Validating output mapreduce.manifest.committer.validate.output

The option mapreduce.manifest.committer.validate.output triggers a check of every renamed file to verify it has the expected length.

This adds the overhead of a HEAD request per file, and so is recommended for testing only.

There is no verification of the actual contents.

Controlling storage integration mapreduce.manifest.committer.store.operations.classname

The manifest committer interacts with filesystems through implementations of the interface ManifestStoreOperations. It is possible to provide custom implementations for store-specific features. There is one of these for ABFS; when the abfs-specific committer factory is used this is automatically set.

It can be explicitly set.

<property>
  <name>mapreduce.manifest.committer.store.operations.classname</name>
  <value>org.apache.hadoop.fs.azurebfs.commit.AbfsManifestStoreOperations</value>
</property>

The default implementation may also be configured.

<property>
  <name>mapreduce.manifest.committer.store.operations.classname</name>
  <value>org.apache.hadoop.mapreduce.lib.output.committer.manifest.impl.ManifestStoreOperationsThroughFileSystem</value>
</property>

There is no need to alter these values, except when writing new implementations for other stores, something which is only needed if the store provides extra integration support for the committer.

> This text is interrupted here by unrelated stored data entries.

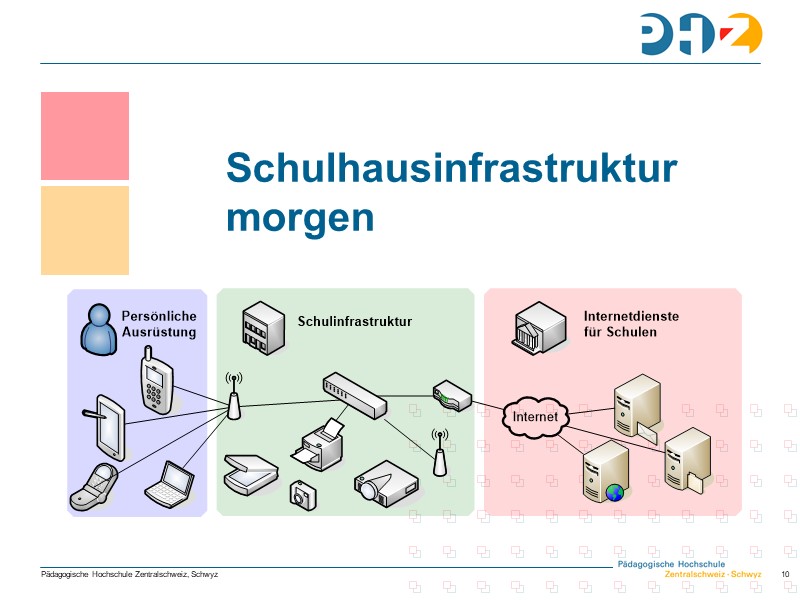 PHZ

Schulhausinfrastruktur morgen

Persönliche Ausrüstung

Schulinfrastruktur

Internetdienste für Schulen

Internet

Pädagogische Hochschule Zentralschweiz, Schwyz

Pädagogische Hochschule Zentralschweiz · Schwyz

10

Support for concurrent jobs to the same directory

It may be possible to run multiple jobs targeting the same directory tree.

For this to work, a number of conditions must be met:

  • When using spark, unique job IDs must be set. This meangs the Spark distribution MUST contain the patches for SPARK-33402 and SPARK-33230.
  • Cleanup of the _temporary directory must be disabled by setting mapreduce.fileoutputcommitter.cleanup.skipped to true.
  • All jobs/tasks must create files with unique filenames.
  • All jobs must create output with the same directory partition structure.
  • The job/queries MUST NOT be using Spark Dynamic Partitioning “INSERT OVERWRITE TABLE”; data may be lost. This holds for all committers, not just the manifest committer.
  • Remember to delete the _temporary directory later!